Aparna looks for better ways out of tuberculosis

A cheerful pediatrician is developing simple blood tests to monitor TB treatment
By | Published on Jul 5, 2018
WHO? Aparna Mukherjee, 40
WHAT? Clinical Researcher
WHERE? All India Institute of Medical Sciences, New Delhi

Blood. The word brings to mind a number of things such as pain, wound, injury, infection… For some, blood is a symbol of life; for soldiers it is a symbol of patriotism; for patriarchs, it is a means of their endless survival and continuity. However, for biologists and clinicians, blood is both a reflection of as well as medium for the inner workings of the body. It is like a CCTV camera that captures all that is going on in its vicinity. For a tuberculosis patient, blood profiles are a clue to how the body responds to a bacterial infection and reacts to drugs.

Families and relatives of patients waiting in the park opposite the teaching block at AIIMS.

It was a hazy November morning in Delhi.
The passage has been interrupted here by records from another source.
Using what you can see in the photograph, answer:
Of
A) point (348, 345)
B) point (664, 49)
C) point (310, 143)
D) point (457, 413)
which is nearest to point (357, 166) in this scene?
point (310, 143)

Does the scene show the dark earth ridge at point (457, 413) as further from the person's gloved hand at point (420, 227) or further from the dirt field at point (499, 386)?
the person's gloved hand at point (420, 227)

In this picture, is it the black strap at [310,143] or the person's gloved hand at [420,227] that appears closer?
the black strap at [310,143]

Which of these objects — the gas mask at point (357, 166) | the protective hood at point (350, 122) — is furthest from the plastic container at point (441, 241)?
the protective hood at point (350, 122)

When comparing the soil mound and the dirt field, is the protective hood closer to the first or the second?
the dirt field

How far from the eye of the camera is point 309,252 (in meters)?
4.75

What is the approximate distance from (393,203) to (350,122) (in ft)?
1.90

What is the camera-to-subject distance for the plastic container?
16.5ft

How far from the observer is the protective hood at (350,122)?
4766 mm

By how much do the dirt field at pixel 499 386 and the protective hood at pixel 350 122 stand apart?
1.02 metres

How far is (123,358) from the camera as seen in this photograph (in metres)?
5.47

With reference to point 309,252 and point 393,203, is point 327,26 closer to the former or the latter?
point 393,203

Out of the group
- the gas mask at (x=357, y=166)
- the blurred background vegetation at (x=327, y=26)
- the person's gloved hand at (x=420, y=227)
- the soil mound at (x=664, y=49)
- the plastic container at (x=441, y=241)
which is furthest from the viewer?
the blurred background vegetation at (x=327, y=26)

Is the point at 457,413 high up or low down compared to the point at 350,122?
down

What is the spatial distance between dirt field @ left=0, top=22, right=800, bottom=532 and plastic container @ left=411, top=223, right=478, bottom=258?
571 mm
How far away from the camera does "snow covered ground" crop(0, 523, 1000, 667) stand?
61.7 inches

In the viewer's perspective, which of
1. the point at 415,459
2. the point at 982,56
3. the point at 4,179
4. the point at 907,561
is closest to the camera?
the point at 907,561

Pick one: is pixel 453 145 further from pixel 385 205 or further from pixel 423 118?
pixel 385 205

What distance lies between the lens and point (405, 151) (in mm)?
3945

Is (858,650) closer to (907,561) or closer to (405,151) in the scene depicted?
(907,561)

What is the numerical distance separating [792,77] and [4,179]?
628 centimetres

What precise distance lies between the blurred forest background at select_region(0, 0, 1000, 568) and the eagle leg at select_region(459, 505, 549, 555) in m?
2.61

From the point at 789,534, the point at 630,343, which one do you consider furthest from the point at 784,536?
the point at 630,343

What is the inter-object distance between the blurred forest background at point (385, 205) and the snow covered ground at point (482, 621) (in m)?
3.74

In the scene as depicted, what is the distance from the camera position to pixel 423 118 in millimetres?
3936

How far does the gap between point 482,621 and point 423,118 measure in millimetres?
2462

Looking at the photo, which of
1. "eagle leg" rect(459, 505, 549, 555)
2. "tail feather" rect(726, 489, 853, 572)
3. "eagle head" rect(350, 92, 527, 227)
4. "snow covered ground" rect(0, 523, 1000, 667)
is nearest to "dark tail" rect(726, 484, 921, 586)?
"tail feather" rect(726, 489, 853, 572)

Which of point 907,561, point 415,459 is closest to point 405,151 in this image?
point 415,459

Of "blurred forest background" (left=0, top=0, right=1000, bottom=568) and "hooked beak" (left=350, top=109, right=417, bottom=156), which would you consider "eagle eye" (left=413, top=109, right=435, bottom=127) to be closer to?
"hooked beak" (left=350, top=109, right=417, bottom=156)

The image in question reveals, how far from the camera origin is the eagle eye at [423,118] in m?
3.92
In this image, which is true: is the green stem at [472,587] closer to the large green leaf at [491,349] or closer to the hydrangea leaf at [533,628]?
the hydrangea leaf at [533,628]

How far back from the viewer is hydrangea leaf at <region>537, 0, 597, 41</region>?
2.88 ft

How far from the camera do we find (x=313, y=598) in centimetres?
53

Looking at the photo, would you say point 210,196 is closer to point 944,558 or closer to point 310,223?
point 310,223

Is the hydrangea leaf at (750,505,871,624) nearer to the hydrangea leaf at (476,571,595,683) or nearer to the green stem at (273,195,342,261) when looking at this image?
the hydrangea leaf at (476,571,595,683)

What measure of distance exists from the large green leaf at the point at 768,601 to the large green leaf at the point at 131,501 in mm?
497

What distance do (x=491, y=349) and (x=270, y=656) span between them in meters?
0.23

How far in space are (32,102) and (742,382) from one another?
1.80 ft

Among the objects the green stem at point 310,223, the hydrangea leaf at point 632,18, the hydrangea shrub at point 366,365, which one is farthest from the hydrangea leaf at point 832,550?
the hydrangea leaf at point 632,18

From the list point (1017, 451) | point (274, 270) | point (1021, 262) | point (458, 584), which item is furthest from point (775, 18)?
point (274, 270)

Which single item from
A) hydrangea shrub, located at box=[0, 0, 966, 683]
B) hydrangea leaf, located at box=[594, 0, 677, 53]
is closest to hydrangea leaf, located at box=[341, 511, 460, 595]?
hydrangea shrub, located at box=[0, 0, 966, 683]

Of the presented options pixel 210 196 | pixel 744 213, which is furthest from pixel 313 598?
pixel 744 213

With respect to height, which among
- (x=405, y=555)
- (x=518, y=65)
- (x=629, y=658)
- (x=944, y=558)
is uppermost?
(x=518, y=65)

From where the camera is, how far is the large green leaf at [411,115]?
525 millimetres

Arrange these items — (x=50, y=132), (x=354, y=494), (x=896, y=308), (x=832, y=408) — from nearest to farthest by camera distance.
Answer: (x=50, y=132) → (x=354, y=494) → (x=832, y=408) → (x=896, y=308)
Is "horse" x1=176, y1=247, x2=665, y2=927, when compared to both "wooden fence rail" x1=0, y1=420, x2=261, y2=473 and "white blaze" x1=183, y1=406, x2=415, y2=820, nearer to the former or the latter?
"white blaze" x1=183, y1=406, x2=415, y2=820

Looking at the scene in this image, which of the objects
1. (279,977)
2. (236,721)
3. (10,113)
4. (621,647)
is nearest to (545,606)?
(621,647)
I was enroute All India Institute of Medical Science (AIIMS), the premier medical establishment in the country, to investigate the research and development of blood-based tests to manage TB treatment. Paving the path for this is clinician-scientist Aparna Mukherjee who works in the Department of Paediatrics.

Teaching block at AIIMS. The electric gate protected by the security is the popular landmark.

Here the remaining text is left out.